* _Stated exercise A_
Format part of the records as a JSON list of strings with one string per line and blank lines omitted. Begin at the line in the records that contains "From the available choices" and end with the last line of the records.

* _Selection_

Life

Every Post-Baby Feel You'll Experience At Work

by Liza Wyles

It was never a question for me whether I would return to work after having my first baby. Not only was it financially necessary, but my personal work goals still excited me. Being a parent did not eclipse my career ambitions. So I never struggled with the decision to return to my job after maternity leave, but I did have a tough time navigating the postpartum emotions I experienced my first day back. I may have looked the part on the outside: business casual outfit, clean hair, some makeup and my breast pump ready to go. On the inside, however, I was cycling through a roller coaster of feelings.

In the last weeks of my maternity leave, I was extremely focused on preparing my baby for my return to work. The nanny search was intense. I pumped my boobs off to load up my freezer with a hearty supply of breast milk. I worked with my husband to construct a schedule among us, our sitter, and my parents that was the patchwork of childcare we needed to cover both of us working full-time.

What I failed to do, though, was prepare myself. Maybe I took one day to figure out what work clothes I could fit back into, and get a haircut. But I didn’t check in with how I was feeling. I thought, “Well, working moms have been doing this for years. They have a baby and then six, or eight, or twelve weeks later they go to work. And that’s that.” I hadn’t done my homework, though. I didn’t ask around to other working moms about what it meant for them, emotionally, to go back to work. I literally had no clue.

* _Stated exercise B_
Please resume the article about returning to work after maternity leave, beginning right after its final sentence.

[Records excerpted from a collection]
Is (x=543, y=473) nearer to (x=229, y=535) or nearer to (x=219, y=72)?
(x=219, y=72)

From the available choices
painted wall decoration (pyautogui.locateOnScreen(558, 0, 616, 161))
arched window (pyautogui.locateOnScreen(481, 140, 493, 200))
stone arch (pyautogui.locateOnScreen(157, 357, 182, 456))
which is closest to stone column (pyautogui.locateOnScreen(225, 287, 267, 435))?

* _Right answer A_
[
  "From the available choices",
  "painted wall decoration (pyautogui.locateOnScreen(558, 0, 616, 161))",
  "arched window (pyautogui.locateOnScreen(481, 140, 493, 200))",
  "stone arch (pyautogui.locateOnScreen(157, 357, 182, 456))",
  "which is closest to stone column (pyautogui.locateOnScreen(225, 287, 267, 435))?"
]

* _Right answer B_
So off I went, on that first day back to work, cycling through this tumultuous set of postpartum emotions that definitely included the following:

Guilt

The memory of my daughter in her crib, cooing up at me as I held back tears saying goodbye to her my first morning back to work, remains a vivid scene in my mind. I had to convince myself it was going to be OK, and I was never really able to. The guilt I felt at that moment, leaving her with a sitter in our apartment for the next 10 hours, was crippling. Once the door closed behind me, I cried. I was a terrible mother, leaving her baby to fulfill some career goals.

Yes, I also had to work because my family lives in New York City and it’s freakin’ expensive and we have no choice but to be two-income household if want to take the occasional trip, or put our kids in a few extra-curricular activities. That argument didn’t assuage my guilt, though.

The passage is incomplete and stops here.